Which lines run from the one containing "Which is farthest from the pine" to the end of the entries? Quote them exactly, and nothing else.

◆ ◆ ◆

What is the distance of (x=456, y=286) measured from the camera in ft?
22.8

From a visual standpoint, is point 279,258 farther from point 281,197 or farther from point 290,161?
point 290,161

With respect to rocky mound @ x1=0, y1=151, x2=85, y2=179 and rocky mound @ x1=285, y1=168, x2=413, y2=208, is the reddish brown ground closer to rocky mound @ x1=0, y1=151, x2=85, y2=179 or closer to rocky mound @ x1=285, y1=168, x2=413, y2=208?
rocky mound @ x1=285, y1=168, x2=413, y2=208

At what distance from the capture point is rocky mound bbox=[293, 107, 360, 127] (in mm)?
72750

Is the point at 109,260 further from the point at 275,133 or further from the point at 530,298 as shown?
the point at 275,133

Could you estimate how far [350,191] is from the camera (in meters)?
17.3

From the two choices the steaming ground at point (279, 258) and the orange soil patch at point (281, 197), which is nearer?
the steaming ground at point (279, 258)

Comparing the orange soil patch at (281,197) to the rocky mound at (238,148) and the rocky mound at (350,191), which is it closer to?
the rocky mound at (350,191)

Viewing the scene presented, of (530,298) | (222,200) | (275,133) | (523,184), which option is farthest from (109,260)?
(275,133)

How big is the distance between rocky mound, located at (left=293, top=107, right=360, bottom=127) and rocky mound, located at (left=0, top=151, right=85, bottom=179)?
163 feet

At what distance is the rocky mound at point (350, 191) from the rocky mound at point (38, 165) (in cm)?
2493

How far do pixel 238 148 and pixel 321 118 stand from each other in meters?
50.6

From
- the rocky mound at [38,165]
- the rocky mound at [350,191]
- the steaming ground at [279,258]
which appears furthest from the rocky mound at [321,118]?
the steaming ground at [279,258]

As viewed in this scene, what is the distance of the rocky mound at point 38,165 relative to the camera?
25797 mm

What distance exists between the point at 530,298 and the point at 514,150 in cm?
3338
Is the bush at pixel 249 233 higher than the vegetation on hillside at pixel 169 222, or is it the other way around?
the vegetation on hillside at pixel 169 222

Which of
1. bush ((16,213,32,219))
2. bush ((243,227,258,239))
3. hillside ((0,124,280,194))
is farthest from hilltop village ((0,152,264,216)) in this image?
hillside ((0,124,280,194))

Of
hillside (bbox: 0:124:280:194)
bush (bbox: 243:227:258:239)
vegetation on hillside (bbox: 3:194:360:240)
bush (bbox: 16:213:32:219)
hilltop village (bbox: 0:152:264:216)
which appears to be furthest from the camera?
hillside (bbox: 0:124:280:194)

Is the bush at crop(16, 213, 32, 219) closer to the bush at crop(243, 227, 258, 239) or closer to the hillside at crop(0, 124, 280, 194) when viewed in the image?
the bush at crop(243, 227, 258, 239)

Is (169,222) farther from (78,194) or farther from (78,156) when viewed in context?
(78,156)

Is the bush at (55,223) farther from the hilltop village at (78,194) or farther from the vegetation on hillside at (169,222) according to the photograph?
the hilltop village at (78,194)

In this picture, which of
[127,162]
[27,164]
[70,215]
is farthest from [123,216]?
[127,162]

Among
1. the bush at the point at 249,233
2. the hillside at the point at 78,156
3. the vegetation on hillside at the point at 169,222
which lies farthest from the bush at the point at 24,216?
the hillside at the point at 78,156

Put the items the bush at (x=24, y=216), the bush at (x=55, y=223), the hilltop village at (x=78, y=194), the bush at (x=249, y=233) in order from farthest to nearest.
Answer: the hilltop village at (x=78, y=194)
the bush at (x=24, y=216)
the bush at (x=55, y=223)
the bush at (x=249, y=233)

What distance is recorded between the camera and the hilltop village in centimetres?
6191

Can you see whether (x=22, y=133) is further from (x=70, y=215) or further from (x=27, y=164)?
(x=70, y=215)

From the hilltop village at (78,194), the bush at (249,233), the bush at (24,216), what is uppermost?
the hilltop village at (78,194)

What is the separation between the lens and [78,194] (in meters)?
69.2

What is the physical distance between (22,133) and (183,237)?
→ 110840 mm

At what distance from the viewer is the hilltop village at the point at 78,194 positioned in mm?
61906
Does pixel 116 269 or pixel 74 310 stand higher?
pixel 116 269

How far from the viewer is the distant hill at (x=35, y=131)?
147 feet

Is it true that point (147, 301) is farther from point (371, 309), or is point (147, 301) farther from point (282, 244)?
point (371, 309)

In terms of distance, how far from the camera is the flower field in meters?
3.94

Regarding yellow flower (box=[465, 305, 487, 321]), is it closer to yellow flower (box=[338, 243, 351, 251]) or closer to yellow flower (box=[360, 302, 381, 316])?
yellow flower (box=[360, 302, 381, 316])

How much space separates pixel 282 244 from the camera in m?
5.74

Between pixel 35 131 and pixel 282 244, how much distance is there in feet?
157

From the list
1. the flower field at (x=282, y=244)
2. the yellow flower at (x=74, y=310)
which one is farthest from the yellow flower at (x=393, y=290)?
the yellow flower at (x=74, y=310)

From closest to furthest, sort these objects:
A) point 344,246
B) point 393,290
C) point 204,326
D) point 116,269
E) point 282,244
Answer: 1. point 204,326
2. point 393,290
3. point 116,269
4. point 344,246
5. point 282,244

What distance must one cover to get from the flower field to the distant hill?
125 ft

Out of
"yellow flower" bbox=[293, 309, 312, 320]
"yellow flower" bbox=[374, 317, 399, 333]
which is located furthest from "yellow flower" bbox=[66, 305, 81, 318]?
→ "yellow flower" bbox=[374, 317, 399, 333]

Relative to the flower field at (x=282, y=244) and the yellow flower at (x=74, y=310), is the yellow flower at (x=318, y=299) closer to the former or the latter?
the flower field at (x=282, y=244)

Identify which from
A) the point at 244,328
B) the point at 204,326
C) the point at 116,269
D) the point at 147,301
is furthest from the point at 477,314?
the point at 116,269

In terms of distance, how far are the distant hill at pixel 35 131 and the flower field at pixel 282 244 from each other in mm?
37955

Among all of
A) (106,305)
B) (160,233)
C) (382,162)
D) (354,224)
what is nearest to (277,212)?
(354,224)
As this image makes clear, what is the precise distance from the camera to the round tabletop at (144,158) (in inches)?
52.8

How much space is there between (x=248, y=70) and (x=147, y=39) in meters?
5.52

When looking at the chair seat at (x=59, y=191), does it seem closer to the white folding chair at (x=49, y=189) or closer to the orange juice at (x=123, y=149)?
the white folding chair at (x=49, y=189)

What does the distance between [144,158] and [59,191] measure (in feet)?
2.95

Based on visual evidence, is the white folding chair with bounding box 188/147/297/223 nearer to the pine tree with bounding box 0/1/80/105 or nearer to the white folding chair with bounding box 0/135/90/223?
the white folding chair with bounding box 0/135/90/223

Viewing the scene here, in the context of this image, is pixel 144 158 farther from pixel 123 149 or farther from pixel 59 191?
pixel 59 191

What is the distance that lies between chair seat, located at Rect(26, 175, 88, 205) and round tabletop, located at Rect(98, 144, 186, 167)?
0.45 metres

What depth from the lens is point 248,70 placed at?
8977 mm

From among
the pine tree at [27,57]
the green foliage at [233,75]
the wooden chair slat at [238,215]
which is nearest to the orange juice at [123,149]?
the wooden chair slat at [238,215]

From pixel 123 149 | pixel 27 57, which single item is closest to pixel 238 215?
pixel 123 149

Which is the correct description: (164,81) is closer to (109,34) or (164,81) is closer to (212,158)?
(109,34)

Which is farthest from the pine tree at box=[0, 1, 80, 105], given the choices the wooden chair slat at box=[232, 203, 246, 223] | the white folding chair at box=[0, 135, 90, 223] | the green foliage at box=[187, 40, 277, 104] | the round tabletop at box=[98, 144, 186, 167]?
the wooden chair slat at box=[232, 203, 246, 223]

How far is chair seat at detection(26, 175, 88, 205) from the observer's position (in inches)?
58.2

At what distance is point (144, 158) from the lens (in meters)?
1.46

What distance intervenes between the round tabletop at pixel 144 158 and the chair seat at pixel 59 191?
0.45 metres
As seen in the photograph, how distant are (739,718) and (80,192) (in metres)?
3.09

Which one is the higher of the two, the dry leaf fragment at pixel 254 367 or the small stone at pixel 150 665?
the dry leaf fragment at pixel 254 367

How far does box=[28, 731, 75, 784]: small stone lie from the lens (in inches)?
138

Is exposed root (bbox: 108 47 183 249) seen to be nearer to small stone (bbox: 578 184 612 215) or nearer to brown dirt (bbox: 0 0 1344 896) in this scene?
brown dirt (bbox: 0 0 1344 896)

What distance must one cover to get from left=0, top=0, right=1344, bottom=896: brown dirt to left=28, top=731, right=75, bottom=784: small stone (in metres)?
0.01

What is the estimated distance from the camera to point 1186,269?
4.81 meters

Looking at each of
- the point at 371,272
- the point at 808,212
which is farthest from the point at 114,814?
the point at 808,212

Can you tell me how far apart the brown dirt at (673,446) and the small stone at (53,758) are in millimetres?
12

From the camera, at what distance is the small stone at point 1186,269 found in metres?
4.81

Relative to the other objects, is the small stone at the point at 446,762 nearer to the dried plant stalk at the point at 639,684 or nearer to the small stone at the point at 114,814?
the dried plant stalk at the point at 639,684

◆ ◆ ◆

Complete output:
Which is farthest from the pine tree at box=[0, 1, 80, 105], given the choices the wooden chair slat at box=[232, 203, 246, 223] | the white folding chair at box=[0, 135, 90, 223] | the green foliage at box=[187, 40, 277, 104] | the round tabletop at box=[98, 144, 186, 167]?
the wooden chair slat at box=[232, 203, 246, 223]

How far is chair seat at detection(26, 175, 88, 205) from the observer's position (in inches)?
58.2

At what distance is point (144, 158) from the lens (in meters)?
1.46

What distance intervenes between the round tabletop at pixel 144 158 and the chair seat at pixel 59 191?
0.45 metres
As seen in the photograph, how distant are (739,718) and (80,192) (in metres)?
3.09

Which one is the higher of the two, the dry leaf fragment at pixel 254 367 or the small stone at pixel 150 665?
the dry leaf fragment at pixel 254 367

How far does box=[28, 731, 75, 784]: small stone lie from the lens (in inches)?
138

Is exposed root (bbox: 108 47 183 249) seen to be nearer to small stone (bbox: 578 184 612 215) or nearer to brown dirt (bbox: 0 0 1344 896) in this scene?
brown dirt (bbox: 0 0 1344 896)

What distance must one cover to get from left=0, top=0, right=1344, bottom=896: brown dirt to left=28, top=731, right=75, bottom=784: small stone (in metres)?
0.01

What is the estimated distance from the camera to point 1186,269?
4.81 meters

Looking at each of
- the point at 371,272
- the point at 808,212
which is farthest from the point at 114,814?
the point at 808,212

Can you tell me how far apart the brown dirt at (673,446) and the small stone at (53,758) are in millimetres?
12

From the camera, at what distance is the small stone at point 1186,269 found in metres?
4.81

Relative to the other objects, is the small stone at the point at 446,762 nearer to the dried plant stalk at the point at 639,684 or nearer to the small stone at the point at 114,814?
the dried plant stalk at the point at 639,684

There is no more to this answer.